Таким образом, средством морального уничижения оппонента может быть не только брань и прямая негативная оценка, но и приемы когнитивного и семантического плана, способствующие желательному восприятию фактов и личности. Тактики оскорбления и издевки преследуют цель высмеять, что усиливает эффект дискредитации. Это может служить достаточным основанием для юридической квалификации рассмотренных речевых действий как задевающих честь и достоинство [Иссерс, 1999, с. 12].

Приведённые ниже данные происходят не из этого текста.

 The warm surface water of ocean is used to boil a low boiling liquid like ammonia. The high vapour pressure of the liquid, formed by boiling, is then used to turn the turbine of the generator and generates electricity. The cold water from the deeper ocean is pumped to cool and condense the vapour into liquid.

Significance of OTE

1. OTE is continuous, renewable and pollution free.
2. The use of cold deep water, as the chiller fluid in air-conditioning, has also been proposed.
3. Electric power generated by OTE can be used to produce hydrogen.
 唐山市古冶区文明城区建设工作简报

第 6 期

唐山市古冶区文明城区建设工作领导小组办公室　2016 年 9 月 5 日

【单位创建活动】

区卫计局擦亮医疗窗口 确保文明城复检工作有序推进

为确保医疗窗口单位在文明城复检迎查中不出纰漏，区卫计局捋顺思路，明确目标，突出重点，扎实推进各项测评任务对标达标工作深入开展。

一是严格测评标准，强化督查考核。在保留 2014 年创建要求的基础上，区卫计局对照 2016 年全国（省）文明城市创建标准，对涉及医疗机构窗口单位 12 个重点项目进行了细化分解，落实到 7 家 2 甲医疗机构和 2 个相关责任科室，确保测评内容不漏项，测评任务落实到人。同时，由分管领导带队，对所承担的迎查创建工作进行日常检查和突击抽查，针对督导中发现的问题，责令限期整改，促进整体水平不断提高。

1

Проанализированный материал позволяет сделать следующие выводы:

1) В центре внимания прагматики судебных документов, как и прагматики любого другого текста, оказываются ее центральные категории — категория субъекта речи (автора), объекта речи (адресата), их взаимоотношения в процессе коммуникации. В связи с субъектом речи неизбежно возникает вопрос об интенции (намерении) говорящего/ пишущего. Применительно к делам о защите чести и достоинства можно говорить об интенции оскорбления со стороны ответчика. В терминах юриспруденции лингвистическое понятие интенции трансформируется в понятие умысла и имеет большое значение для правильной квалификации преступления.

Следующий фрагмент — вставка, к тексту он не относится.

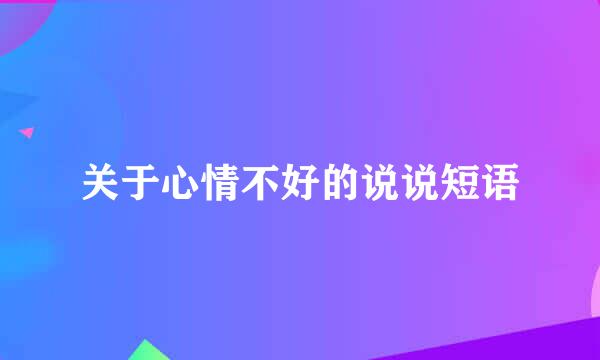 关于心情不好的说说短语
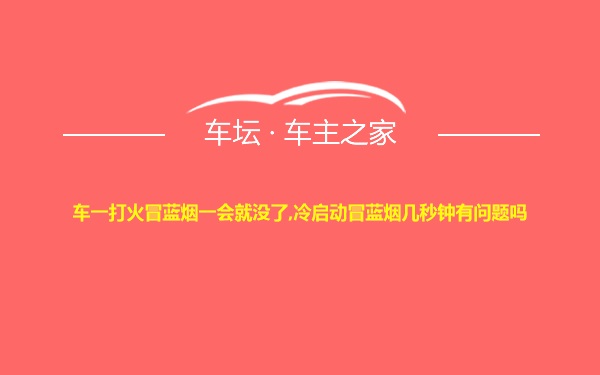 车坛 · 车主之家

车一打火冒蓝烟一会就没了,冷启动冒蓝烟几秒钟有问题吗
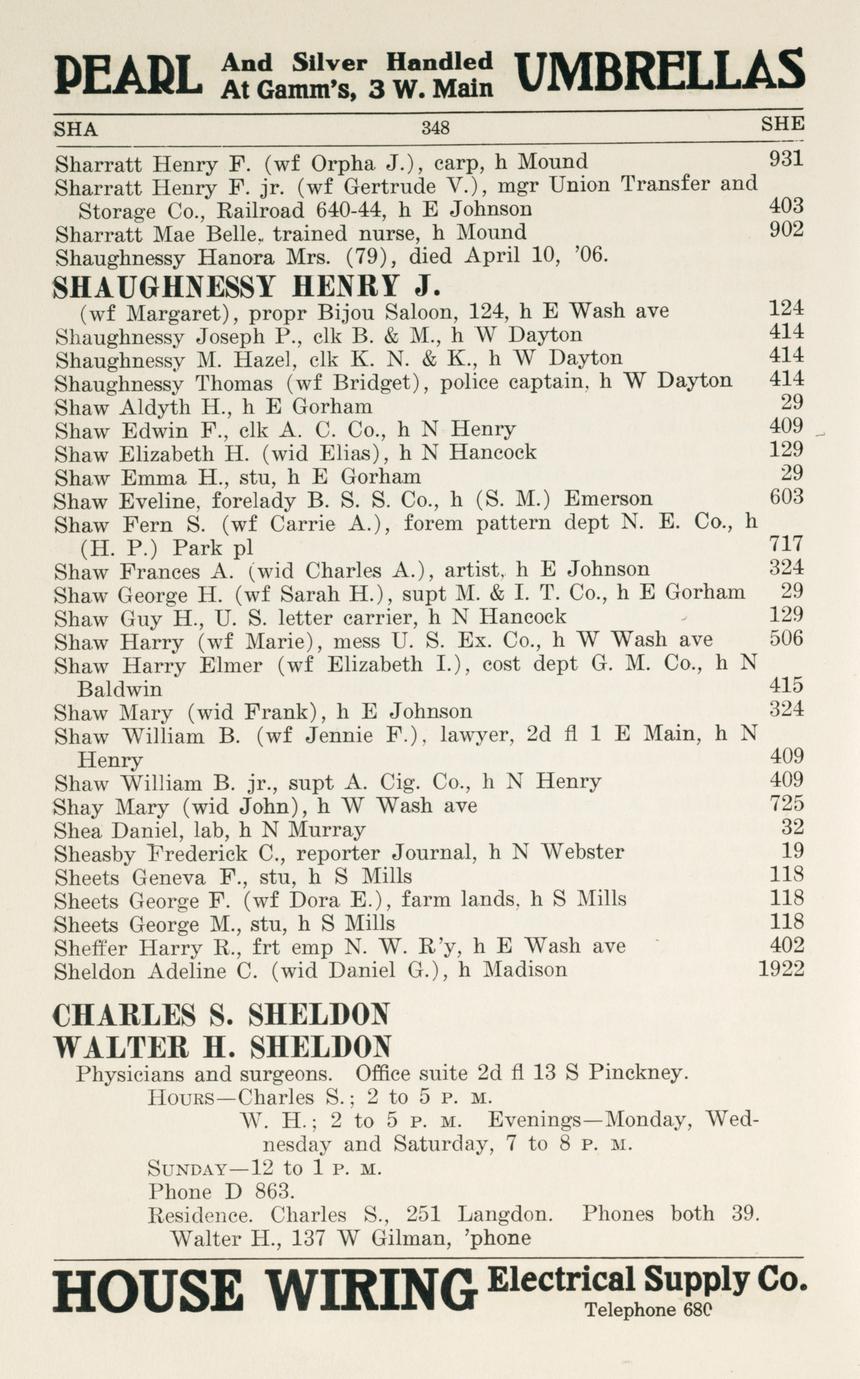 PEARL And Silver Handled At Gamm's, 3 W. Main UMBRELLAS

SHA 348 SHE

Sharratt Henry F. (wf Orpha J.), carp, h Mound 931
Sharratt Henry F. jr. (wf Gertrude V.), mgr Union Transfer and Storage Co., Railroad 640-44, h E Johnson 403
Sharratt Mae Belle, trained nurse, h Mound 902
Shaughnessy Hanora Mrs. (79), died April 10, '06.
SHAUGHNESSY HENRY J.
(wf Margaret), propr Bijou Saloon, 124, h E Wash ave 124
Shaughnessy Joseph P., clk B. & M., h W Dayton 414
Shaughnessy M. Hazel, clk K. N. & K., h W Dayton 414
Shaughnessy Thomas (wf Bridget), police captain, h W Dayton 414
Shaw Aldyth H., h E Gorham 29
Shaw Edwin F., clk A. C. Co., h N Henry 409
Shaw Elizabeth H. (wid Elias), h N Hancock 129
Shaw Emma H., stu, h E Gorham 29
Shaw Eveline, forelady B. S. S. Co., h (S. M.) Emerson 603
Shaw Fern S. (wf Carrie A.), forem pattern dept N. E. Co., h (H. P.) Park pl 717
Shaw Frances A. (wid Charles A.), artist, h E Johnson 324
Shaw George H. (wf Sarah H.), supt M. & I. T. Co., h E Gorham 29
Shaw Guy H., U. S. letter carrier, h N Hancock 129
Shaw Harry (wf Marie), mess U. S. Ex. Co., h W Wash ave 506
Shaw Harry Elmer (wf Elizabeth I.), cost dept G. M. Co., h N Baldwin 415
Shaw Mary (wid Frank), h E Johnson 324
Shaw William B. (wf Jennie F.), lawyer, 2d fl 1 E Main, h N Henry 409
Shaw William B. jr., supt A. Cig. Co., h N Henry 409
Shay Mary (wid John), h W Wash ave 725
Shea Daniel, lab, h N Murray 32
Sheasby Frederick C., reporter Journal, h N Webster 19
Sheets Geneva F., stu, h S Mills 118
Sheets George F. (wf Dora E.), farm lands, h S Mills 118
Sheets George M., stu, h S Mills 118
Sheffer Harry R., frt emp N. W. R'y, h E Wash ave 402
Sheldon Adeline C. (wid Daniel G.), h Madison 1922

CHARLES S. SHELDON
WALTER H. SHELDON
Physicians and surgeons. Office suite 2d fl 13 S Pinckney.
HOURS—Charles S.; 2 to 5 P. M.
W. H.; 2 to 5 P. M. Evenings—Monday, Wednesday and Saturday, 7 to 8 P. M.
SUNDAY—12 to 1 P. M.
Phone D 863.
Residence. Charles S., 251 Langdon. Phones both 39.
Walter H., 137 W Gilman, 'phone

HOUSE WIRING Electrical Supply Co. Telephone 680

2) Личностная установка конфликтующей стороны (ответчика) проявляется в эксплицитных (явных, очевидных) интенциях, направленных на оценку событий, людей и их поступков. Действие отрицательных оценок может рассматриваться в коммуникативно-функциональном (лингвопрагматическом) плане: негативные оценки истца доводятся до читающих, например, в СМИ, с целью изменить к худшему их отношение к объекту оценки. В рамках судебного процесса субъекты речи (стороны в деле) реализуют свою активную позицию в виде оценочных речевых действий, характеризующих другого участника ситуации с негативной, а себя — исключительно с положительной стороны. Это и есть иллокуционный акт применительно к ситуации судебного разбирательства.

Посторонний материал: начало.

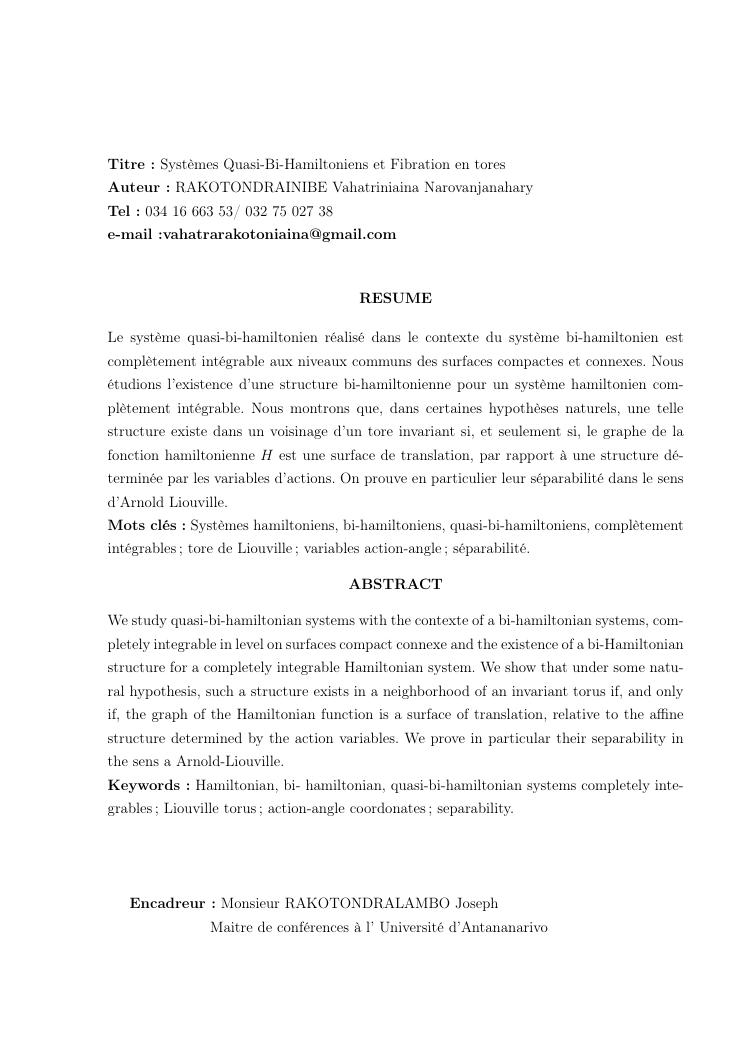 **Titre :** Systèmes Quasi-Bi-Hamiltoniens et Fibration en tores
**Auteur :** RAKOTONDRAINIBE Vahatriniaina Narovanjanahary
**Tel :** 034 16 663 53/ 032 75 027 38
**e-mail :vahatrarakotoniaina@gmail.com**

**RESUME**

Le système quasi-bi-hamiltonien réalisé dans le contexte du système bi-hamiltonien est complètement intégrable aux niveaux communs des surfaces compactes et connexes. Nous étudions l'existence d'une structure bi-hamiltonienne pour un système hamiltonien complètement intégrable. Nous montrons que, dans certaines hypothèses naturels, une telle structure existe dans un voisinage d'un tore invariant si, et seulement si, le graphe de la fonction hamiltonienne $H$ est une surface de translation, par rapport à une structure déterminée par les variables d'actions. On prouve en particulier leur séparabilité dans le sens d'Arnold Liouville.
**Mots clés :** Systèmes hamiltoniens, bi-hamiltoniens, quasi-bi-hamiltoniens, complètement intégrables ; tore de Liouville ; variables action-angle ; séparabilité.

**ABSTRACT**

We study quasi-bi-hamiltonian systems with the contexte of a bi-hamiltonian systems, completely integrable in level on surfaces compact connexe and the existence of a bi-Hamiltonian structure for a completely integrable Hamiltonian system. We show that under some natural hypothesis, such a structure exists in a neighborhood of an invariant torus if, and only if, the graph of the Hamiltonian function is a surface of translation, relative to the affine structure determined by the action variables. We prove in particular their separability in the sens a Arnold-Liouville.
**Keywords :** Hamiltonian, bi- hamiltonian, quasi-bi-hamiltonian systems completely integrables ; Liouville torus ; action-angle coordonates ; separability.

**Encadreur :** Monsieur RAKOTONDRALAMBO Joseph
Maitre de conférences à l' Université d'Antananarivo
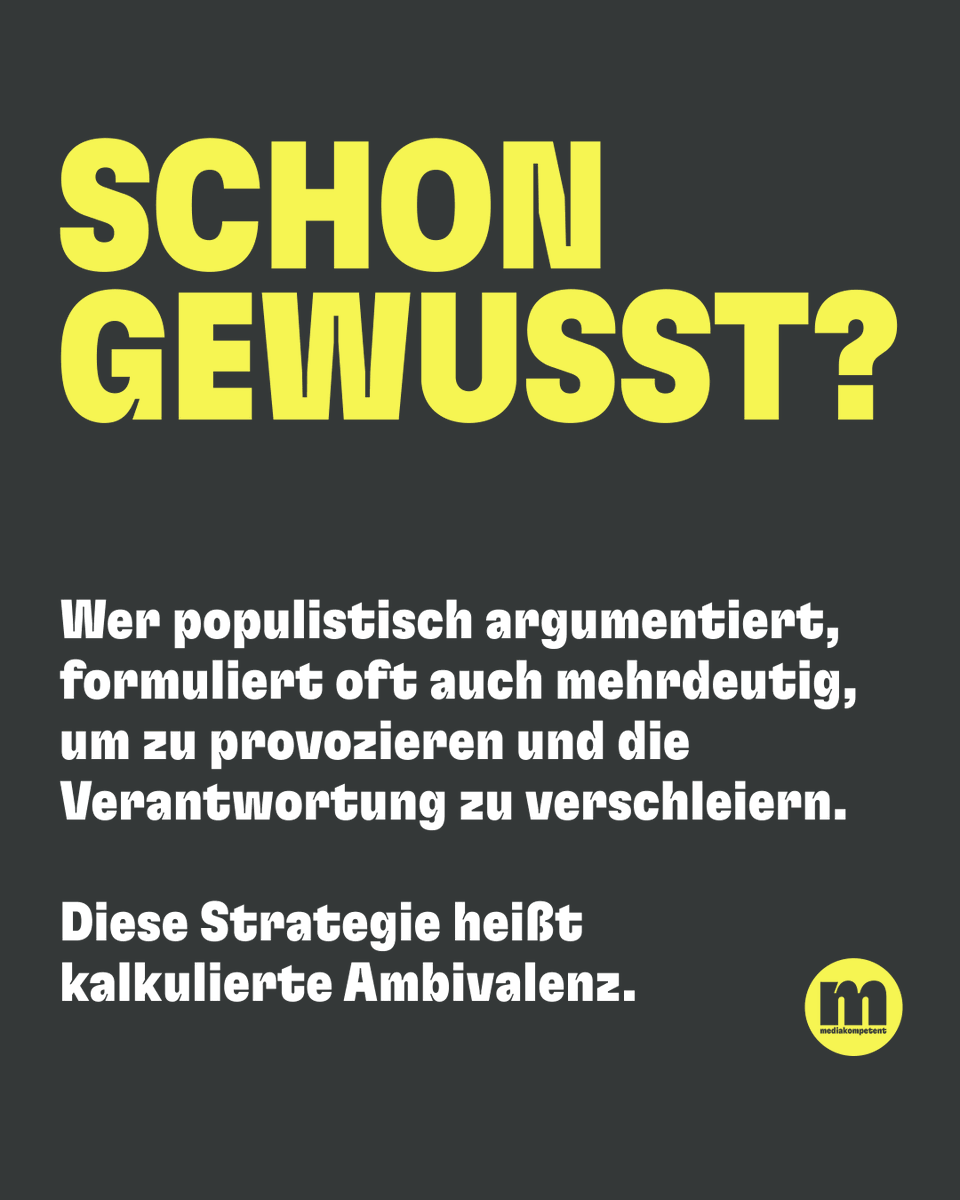 SCHON GEWUSST?

Wer populistisch argumentiert, formuliert oft auch mehrdeutig, um zu provozieren und die Verantwortung zu verschleiern.

Diese Strategie heißt kalkulierte Ambivalenz.

m
mediakompetent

3) При проведении лингвистической экспертизы важно учитывать, с одной стороны, намерение автора текста, с другой — оценку интерпретации данного текста субъектом, посчитавшим себя оскорбленным. Восприятие текста адресатом зависит от его ценностной (аксиологической) установки. Интерпретация конфликтного текста истцом носит субъективный характер и прямо связана с понятием оценки. При наличии отрицательной оценки объекта речи (элемент «плохой» и его разновидности) можно вести речь о негативной информации. Восприятие негативной информации истцом (перлокутивный эффект) зависит от психолингвистических особенностей характера, темперамента истца.

4) Резкая отрицательная оценка лица, осуществляемая с помощью слов и выражений, не употребляемых в литературном языке, с целью подчеркнуть неполноценность, ущербность лица-адресата и/или его несоответствие функциям, служебному положению и др., представляет собой оскорбление. Текст, объективно не содержащий признаков оскорбительной оценки личности, может казаться человеку обидным. Намерение оскорбить выполняет стратегию дискредитации. Коммуникативной задачей оскорбления является, во-первых, информирование об отрицательной оценке личности или действий адресата, во-вторых, отрицательное воздействие на чувства адресата, т.е. намерение унизить, уязвить, выставить его в смешном виде.